An open letter from Public Sq. and RedBalloon urges the laid-off workers to “take a stand” against the “progressive politicization of our economy” by applying for a job at a company that promotes conservative values.
“We’re sorry that Anheuser-Busch leadership prioritized left-wing ideology over sound business practices,” the letter states. “You are the ones that suffer for Bud Light’s disastrous decision.”
“People like to say ‘go woke, go broke’ and in reality, the economic consequences rarely fall on the wealthy liberals that make the woke decision,” it continues. “Both PublicSq. and Red Balloon will distribute your resumes to our respective networks
of tens of thousands of pro-America businesses.”

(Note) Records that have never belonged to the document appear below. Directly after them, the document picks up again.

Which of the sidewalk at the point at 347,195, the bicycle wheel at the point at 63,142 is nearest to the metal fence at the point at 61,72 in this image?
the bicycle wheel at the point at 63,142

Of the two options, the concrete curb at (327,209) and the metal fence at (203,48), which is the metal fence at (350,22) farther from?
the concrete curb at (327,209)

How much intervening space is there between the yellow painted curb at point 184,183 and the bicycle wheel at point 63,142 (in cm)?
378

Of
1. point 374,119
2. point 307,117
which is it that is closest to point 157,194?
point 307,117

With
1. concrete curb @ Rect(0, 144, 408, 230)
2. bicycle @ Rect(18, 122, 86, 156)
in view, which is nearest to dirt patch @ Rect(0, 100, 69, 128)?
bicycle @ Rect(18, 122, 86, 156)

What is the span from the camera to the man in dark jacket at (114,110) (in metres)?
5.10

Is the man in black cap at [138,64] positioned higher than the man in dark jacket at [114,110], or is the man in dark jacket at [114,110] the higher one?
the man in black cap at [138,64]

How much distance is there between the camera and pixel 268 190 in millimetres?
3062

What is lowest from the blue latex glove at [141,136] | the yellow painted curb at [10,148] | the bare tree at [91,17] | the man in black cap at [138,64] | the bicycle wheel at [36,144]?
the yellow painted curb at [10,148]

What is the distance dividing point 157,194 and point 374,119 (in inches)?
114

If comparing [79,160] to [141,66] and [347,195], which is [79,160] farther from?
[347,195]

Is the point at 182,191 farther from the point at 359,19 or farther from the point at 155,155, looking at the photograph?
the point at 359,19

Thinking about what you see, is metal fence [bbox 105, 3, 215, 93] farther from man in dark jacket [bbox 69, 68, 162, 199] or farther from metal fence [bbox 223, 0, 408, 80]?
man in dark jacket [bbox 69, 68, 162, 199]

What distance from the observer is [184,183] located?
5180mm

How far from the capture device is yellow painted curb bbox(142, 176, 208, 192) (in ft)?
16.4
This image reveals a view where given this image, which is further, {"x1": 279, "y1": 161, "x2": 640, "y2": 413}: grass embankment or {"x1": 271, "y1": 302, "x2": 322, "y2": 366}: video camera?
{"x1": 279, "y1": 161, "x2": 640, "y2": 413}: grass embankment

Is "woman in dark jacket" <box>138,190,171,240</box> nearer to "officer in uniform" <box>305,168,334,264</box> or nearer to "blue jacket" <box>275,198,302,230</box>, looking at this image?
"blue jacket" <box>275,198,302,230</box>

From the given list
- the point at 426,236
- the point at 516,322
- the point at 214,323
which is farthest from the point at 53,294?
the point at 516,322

A tweet from RedBalloon, sharing the same open letter, informed former Bud Light employees that they would be helped in finding “new opportunities without the woke nonsense.”
A RedBalloon spokesperson told Newsweek in an email that “several” former Bud Light workers had already applied on Thursday and the company was “actively seeking to place them” in new jobs.
When asked what constituted a “non-woke business,” the spokesperson detailed a pledge that must be signed by companies in order to be listed on the job board.
“Thousands of businesses that have posted on RedBalloon in the last two years have signed a pledge saying that they will not discriminate against the personal beliefs of their employees, that they won’t infringe on the constitutional rights of their employees, nor invade their medical privacy,” the spokesperson said.
Newsweek also reached out for comment to PublicSq. and Anheuser-Busch InBev via email on Thursday.
Conservative outrage over the Bud Light incident, which involved the brand sponsoring a single social-media post and giving Mulvaney a custom beer can with her face on it, has extended far beyond the initial boycott.
Florida Governor Ron DeSantis, currently campaigning for the 2024 GOP presidential nomination, recently threatened to sue the company for promoting “radical social ideologies” and breaching “legal duties owed to its shareholders” due to the sponsored Mulvaney post.
While definitions in common usage vary, the Merriam-Webster dictionary defines “woke” as being “aware of and actively attentive to important facts and issues (especially issues of racial and social justice).”
“It originated in African American English and gained more widespread use beginning in 2014 as part of the “Black Lives Matter” movement,” the dictionary states. “By the end of that same decade it was also being applied by some as a general pejorative for anyone who is or appears to be politically left-leaning.”